※この記事には、作品の内容に触れる表現や
ネタバレを含む場合があります。 未視聴の方はご注意ください。
ファーストフード・ネイション
(Fast Food Nation)
作品データ
2006年|アメリカ・イギリス|ドラマ
監督:リチャード・リンクレイター
出演:グレッグ・キニア、イーサン・ホーク、パトリシア・アークエット ほか
ハンバーガーの中身を追ったら社会の奥まで見えてしまう話
大手ハンバーガーチェーンのパテに問題があるらしい。調査に動いたマーケ担当の男を軸に、工場、店舗、移民労働、環境まで話が連なっていく。ひとつのハンバーガーを辿るだけなのに、気づくと社会の裏側をぐるっと一周している、そんな構造の映画。
登場人物
・ドン
ハンバーガーチェーン「ミッキーズ」のマーケティング担当。パテに大量の大腸菌が含まれているという報告を受け、現場調査に向かう。
・ビート
理想を語る活動家。食や社会のあり方について強い問題意識を持つ。
・シンディ
ミッキーズで働く女性。現場の空気や労働の現実を体現する存在。
・シルヴィア
移民として食肉工場で働く女性。過酷な労働環境の中心にいる。
・ハリー・リデル
企業側の論理を象徴する人物。問題をどう扱うかの姿勢が印象的。
企業の調査から物語が動き出す
物語はごくビジネス的な呼び出しから始まる。大学の分析で、パテに大腸菌が含まれている可能性があると知らされたドンは、会社のために原因を探ることになる。最初は品質管理の話だったはずが、調べるほどに範囲は広がっていく。
工場と店舗、そして働く人たち
調査の視点は工場へ、そして店舗へと移る。衛生管理、効率優先の仕組み、現場で働く人たちの意識と疲労。

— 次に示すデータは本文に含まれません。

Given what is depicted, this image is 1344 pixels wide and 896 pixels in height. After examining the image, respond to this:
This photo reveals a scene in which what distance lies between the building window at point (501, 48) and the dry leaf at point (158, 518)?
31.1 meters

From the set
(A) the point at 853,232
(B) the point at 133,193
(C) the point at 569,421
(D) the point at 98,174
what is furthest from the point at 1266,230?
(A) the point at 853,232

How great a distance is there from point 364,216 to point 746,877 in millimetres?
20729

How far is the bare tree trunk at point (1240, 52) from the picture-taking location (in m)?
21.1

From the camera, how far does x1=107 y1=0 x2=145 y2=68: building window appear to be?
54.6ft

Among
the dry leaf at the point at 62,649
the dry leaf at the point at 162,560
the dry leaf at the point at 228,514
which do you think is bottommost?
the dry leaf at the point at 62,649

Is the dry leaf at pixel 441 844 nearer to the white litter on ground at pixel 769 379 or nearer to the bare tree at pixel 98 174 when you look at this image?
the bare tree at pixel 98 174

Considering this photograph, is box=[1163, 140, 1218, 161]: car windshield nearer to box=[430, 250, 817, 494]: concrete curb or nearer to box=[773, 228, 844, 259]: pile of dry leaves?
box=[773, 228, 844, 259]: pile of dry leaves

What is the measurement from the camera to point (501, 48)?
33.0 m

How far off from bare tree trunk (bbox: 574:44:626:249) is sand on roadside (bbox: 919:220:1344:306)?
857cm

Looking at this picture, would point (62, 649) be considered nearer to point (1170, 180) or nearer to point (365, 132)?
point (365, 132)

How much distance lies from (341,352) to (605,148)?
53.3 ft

同時進行で描かれるのが、移民労働者たちの現実だ。仕事を得るために危険な工程を引き受け、声を上げにくい立場に置かれている様子が、淡々と積み重なっていく。
問題がつながり、逃げ場がなくなる
一つ一つは別の話に見えていた要素が、いつの間にか一本の線になる。工場の衛生、安さを支える仕組み、消費者の選択、企業の判断。
誰か一人の悪意というより、システム全体がそう動いている感じが強まり、ドン自身も簡単には答えを出せない場所に追い込まれていく。
この映画のポイント
・ドキュメンタリー原作をドラマとして再構成している
・一人の主人公に寄り切らず、視点が次々に移動する
・日常的な食べ物から社会構造が見えてくる
・説明しすぎず、出来事を並べて考えさせる作り
たぶんこんな映画
ハンバーガーを題材にしているけど、味や見た目の話はほとんど出てこない。
その代わり、作る側、売る側、働く側、管理する側が同時に映り、どこにも単純な着地点が用意されていない。
観ているうちに、普段あまり考えない流れを、自然と頭の中でたどらされる、そんな手触りの映画。